ASSIGNMENT >>
Exactly as they stand, give the records below again, with no images.

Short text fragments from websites
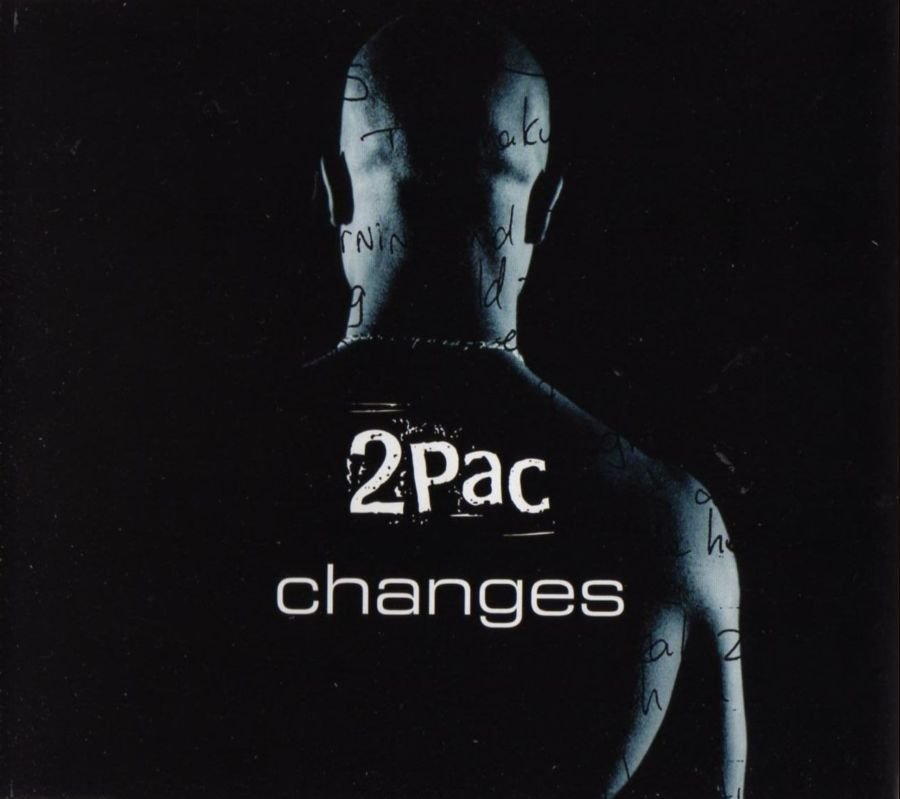 changes tupac shakur Changes is a hip hop song by tupac shakur featuring talent the song makes references to the war on drugs, the treatment of black people by the police, the perpetuation of poverty and its accompanying vicious-cycle value system in urban african american culture, the difficulties of life in the.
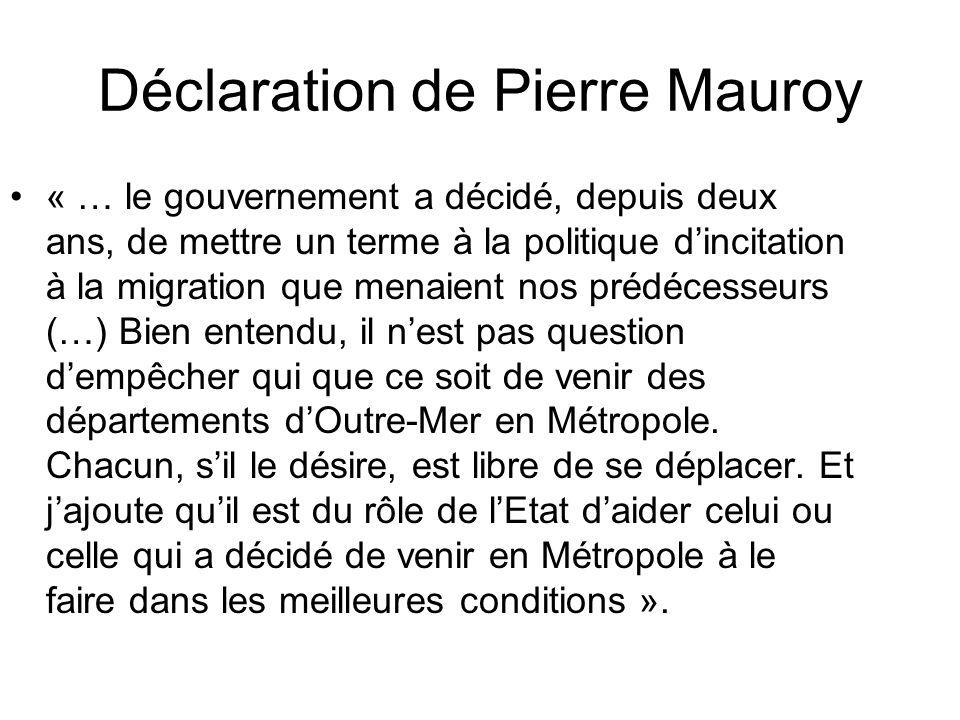 Déclaration de Pierre Mauroy « … le gouvernement a décidé, depuis deux ans, de mettre un terme à la politique dincitation à la migration que menaient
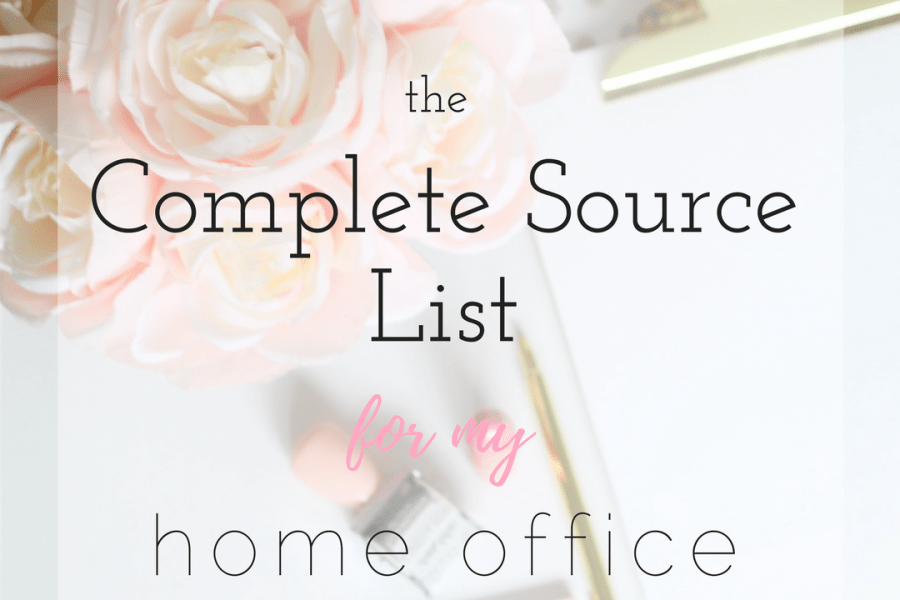 The Complete Source List for my Home Office!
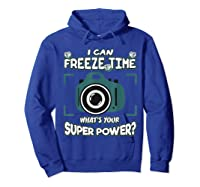 Can Freeze Time What's Your Super Hero Power Photographer Shirts Hoodie Royal Blue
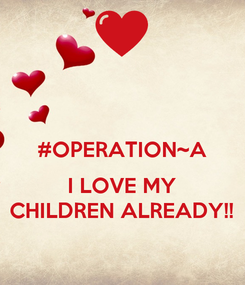 Poster:  #OPERATION~A  I LOVE MY CHILDREN ALREADY!!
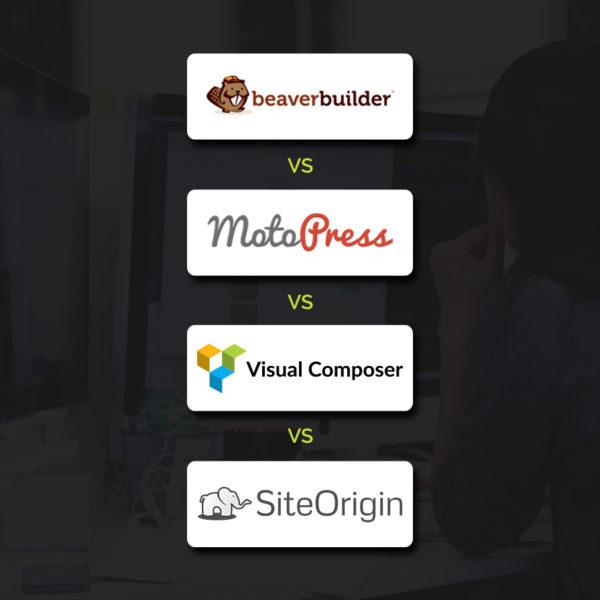 Beaver Builder Vs MotoPress Vs Visual Composer Vs Site Origin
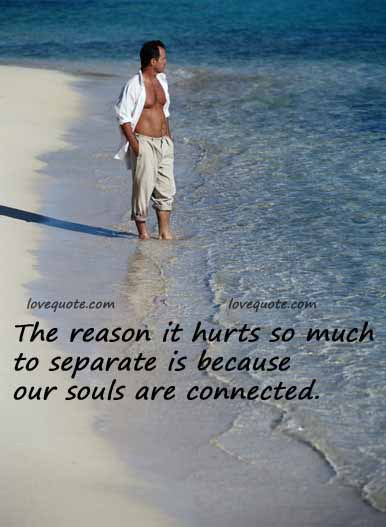 The Reason It Hurts So Much To Separate Is Because Our Souls Are Connected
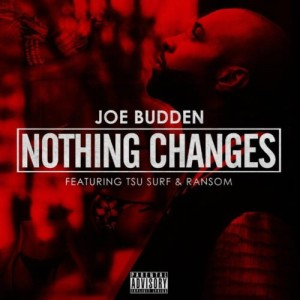 Joe Budden – Nothing Changes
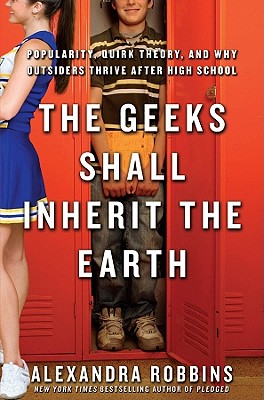 The Geeks Shall Inherit the Earth Cover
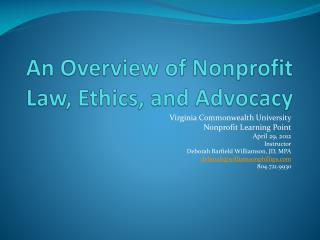 An Overview of Nonprofit Law, Ethics, and Advocacy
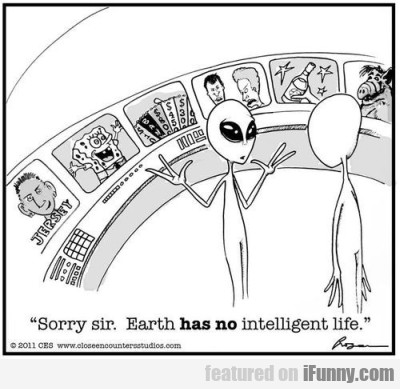 Sorry Sir, Earth has no intelligent life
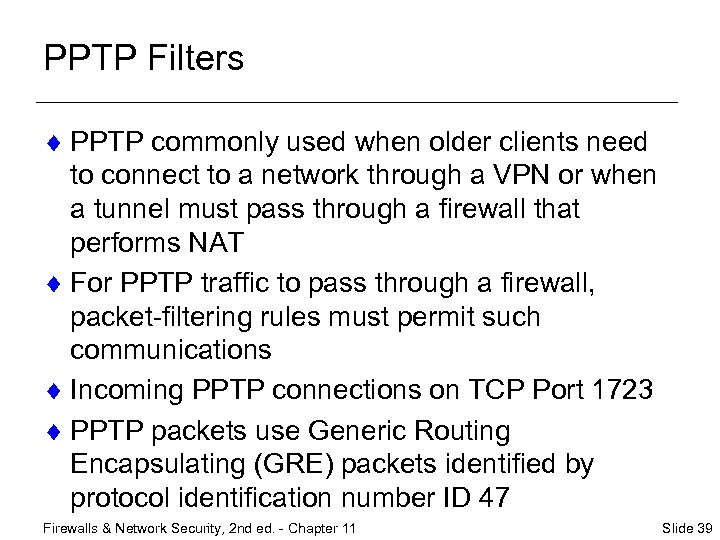 PPTP Filters ¨ PPTP commonly used when older clients need to connect to a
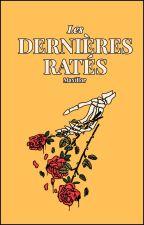 Les Dernières Ratés by Maxillor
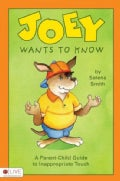 Joey Wants to Know: A Parent-Child Guide to Inappropriate Touch (Paperback)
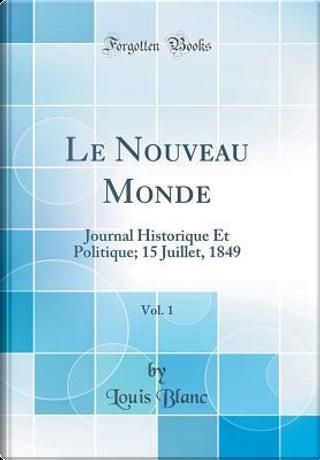 Le Nouveau Monde, Vol. 1 by Louis Blanc
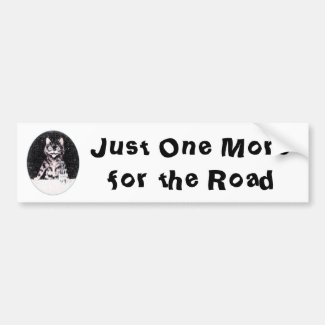 Cat Just One More for the Road Bumper Sticker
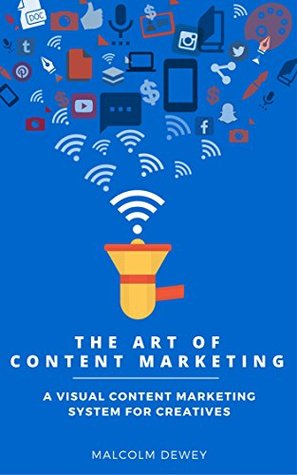 The Art of Content Marketing: Develop Your Content Strategy, Find Your Audience and Grow Your Business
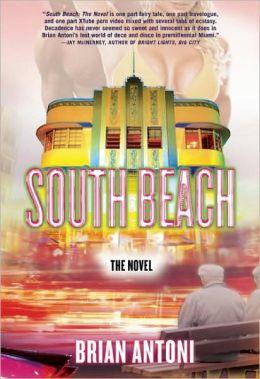South Beach: The Novel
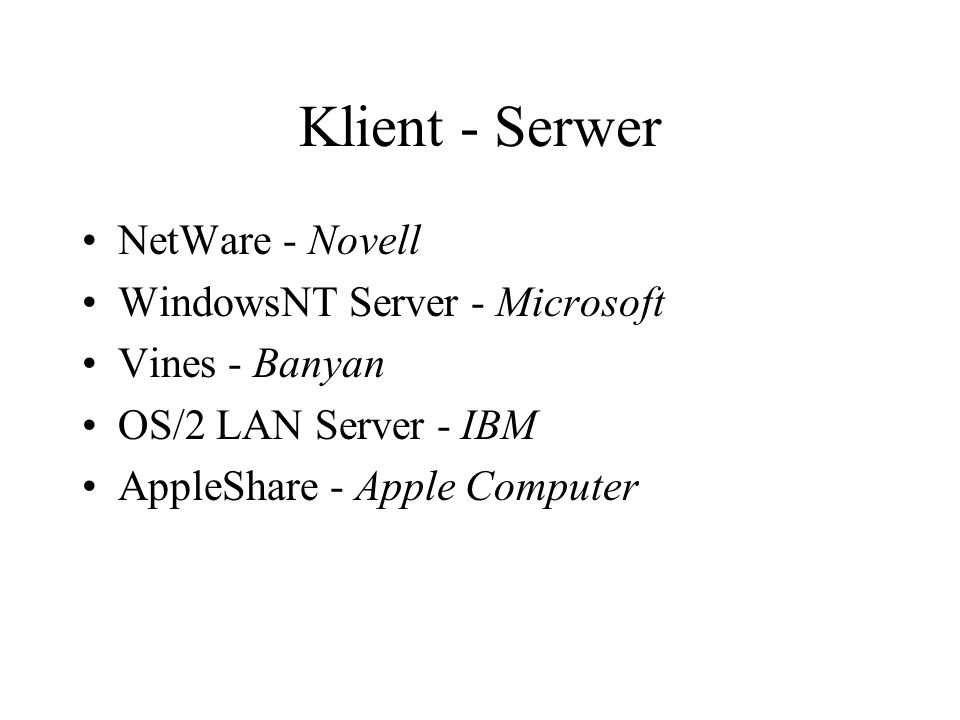 Klient - Serwer NetWare - Novell WindowsNT Server - Microsoft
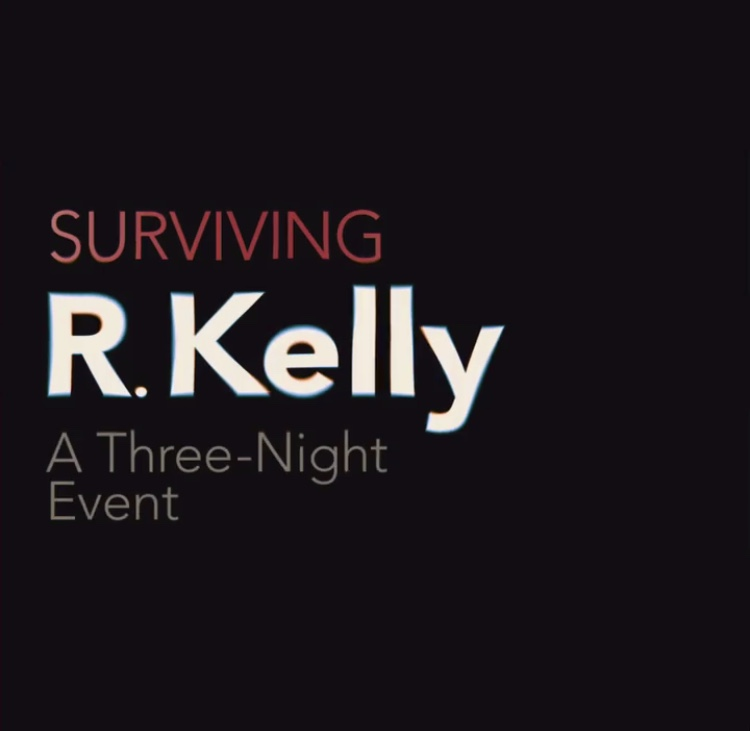 #SurvivingRKelly Review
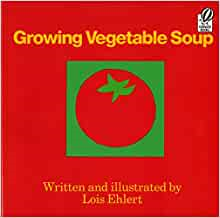 growing vegetable soup by lois ehlert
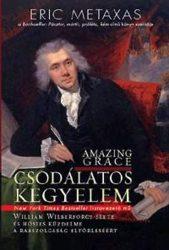 Csodálatos kegyelem... William Wilberforce élete és hősies küzdelme a rabszolgaság eltörléséért - Eric Metaxas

RESULT OF THE EXERCISE >>
 changes tupac shakur Changes is a hip hop song by tupac shakur featuring talent the song makes references to the war on drugs, the treatment of black people by the police, the perpetuation of poverty and its accompanying vicious-cycle value system in urban african american culture, the difficulties of life in the.
 Déclaration de Pierre Mauroy « … le gouvernement a décidé, depuis deux ans, de mettre un terme à la politique dincitation à la migration que menaient
 The Complete Source List for my Home Office!
 Can Freeze Time What's Your Super Hero Power Photographer Shirts Hoodie Royal Blue
 Poster:  #OPERATION~A  I LOVE MY CHILDREN ALREADY!!
 Beaver Builder Vs MotoPress Vs Visual Composer Vs Site Origin
 The Reason It Hurts So Much To Separate Is Because Our Souls Are Connected
 Joe Budden – Nothing Changes
 The Geeks Shall Inherit the Earth Cover
 An Overview of Nonprofit Law, Ethics, and Advocacy
 Sorry Sir, Earth has no intelligent life
 PPTP Filters ¨ PPTP commonly used when older clients need to connect to a
 Les Dernières Ratés by Maxillor
 Joey Wants to Know: A Parent-Child Guide to Inappropriate Touch (Paperback)
 Le Nouveau Monde, Vol. 1 by Louis Blanc
 Cat Just One More for the Road Bumper Sticker
 The Art of Content Marketing: Develop Your Content Strategy, Find Your Audience and Grow Your Business
South Beach: The Novel
 Klient - Serwer NetWare - Novell WindowsNT Server - Microsoft
 #SurvivingRKelly Review
 growing vegetable soup by lois ehlert
 Csodálatos kegyelem... William Wilberforce élete és hősies küzdelme a rabszolgaság eltörléséért - Eric Metaxas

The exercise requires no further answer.